Thanks - a good read. I agree with a lot of his approach and, like him, accept that very different approaches can work well too, even approaches, like Bruce Gildens that I personally find intrusive and distasteful. Eric Kim is another guy who's work I admire but I've seen videos of him working and they make me cringe.
I think the best part of that piece was in one of the follow up comments, which read:
In response to the statement that "Behind the Gare St. Lazare" was luck, he (Cartier-Bresson) said: " It's always luck." If you've done much street shooting you know how true that is. Of course, you have to be prepared for the luck when it happens, but that doesn't make it any less luck.
You have to be there and you have to be hyper-aware and receptive and very intuitive with your camera and I guess that's the "skill" part. But almost every decent street photo I've ever gotten has felt like luck when I finally saw what I had.
In reading through his advice, I felt like my weakest point is in being a ruthless editor.
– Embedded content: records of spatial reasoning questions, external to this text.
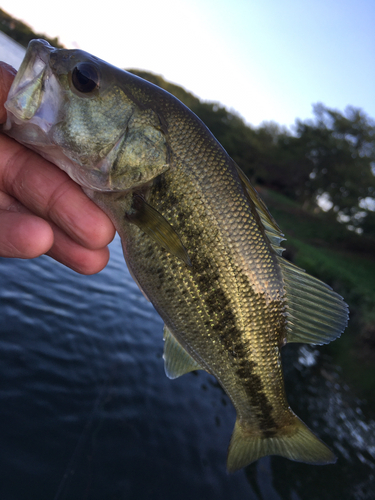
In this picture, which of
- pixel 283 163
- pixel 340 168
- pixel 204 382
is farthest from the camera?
pixel 283 163

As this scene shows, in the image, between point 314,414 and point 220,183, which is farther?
point 314,414

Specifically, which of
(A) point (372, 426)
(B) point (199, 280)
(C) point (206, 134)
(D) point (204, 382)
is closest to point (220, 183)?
(C) point (206, 134)

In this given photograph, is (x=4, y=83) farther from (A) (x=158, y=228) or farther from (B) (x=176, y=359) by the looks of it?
(B) (x=176, y=359)

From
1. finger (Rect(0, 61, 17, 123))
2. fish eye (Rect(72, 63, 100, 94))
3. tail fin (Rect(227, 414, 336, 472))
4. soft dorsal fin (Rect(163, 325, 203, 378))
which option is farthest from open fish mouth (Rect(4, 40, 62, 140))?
tail fin (Rect(227, 414, 336, 472))

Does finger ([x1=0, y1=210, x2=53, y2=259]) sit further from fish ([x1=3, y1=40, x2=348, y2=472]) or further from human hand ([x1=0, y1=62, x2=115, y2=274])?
fish ([x1=3, y1=40, x2=348, y2=472])

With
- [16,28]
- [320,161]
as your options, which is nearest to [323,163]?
[320,161]

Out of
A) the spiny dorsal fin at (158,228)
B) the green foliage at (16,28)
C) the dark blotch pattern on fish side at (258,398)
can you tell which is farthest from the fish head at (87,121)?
the green foliage at (16,28)

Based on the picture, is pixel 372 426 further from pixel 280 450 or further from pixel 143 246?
pixel 143 246

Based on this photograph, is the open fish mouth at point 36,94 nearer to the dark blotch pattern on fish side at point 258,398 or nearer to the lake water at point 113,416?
the dark blotch pattern on fish side at point 258,398
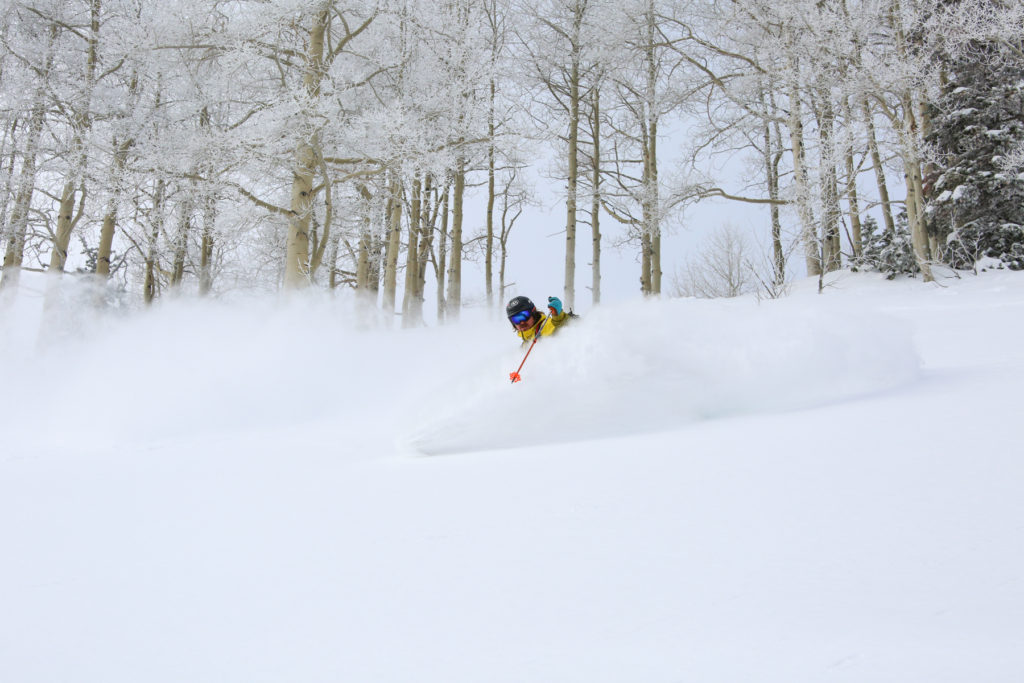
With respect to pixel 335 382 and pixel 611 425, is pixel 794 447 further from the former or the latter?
pixel 335 382

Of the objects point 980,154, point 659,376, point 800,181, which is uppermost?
point 980,154

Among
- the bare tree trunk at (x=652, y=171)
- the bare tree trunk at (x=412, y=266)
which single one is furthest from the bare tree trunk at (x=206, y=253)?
the bare tree trunk at (x=652, y=171)

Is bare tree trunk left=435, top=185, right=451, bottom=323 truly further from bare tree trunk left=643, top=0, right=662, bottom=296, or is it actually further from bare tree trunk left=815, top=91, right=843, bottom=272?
bare tree trunk left=815, top=91, right=843, bottom=272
I show way too much of my work, largely because a lot of times other people help me realize that a particular shot is better than I initially realized, and that a particular shot that I liked, well... I might be the only one who connected with it. So I realize that's probably my weakest point, and then I looked through his web gallery and I had to laugh, becaus I think it's
his also!
Some really really fine work (he has a shot from 1968 that immediately became one of my favorite street photos ever) but lots and lots that I didn't think much of at all... It's tough to be brutal with yourself!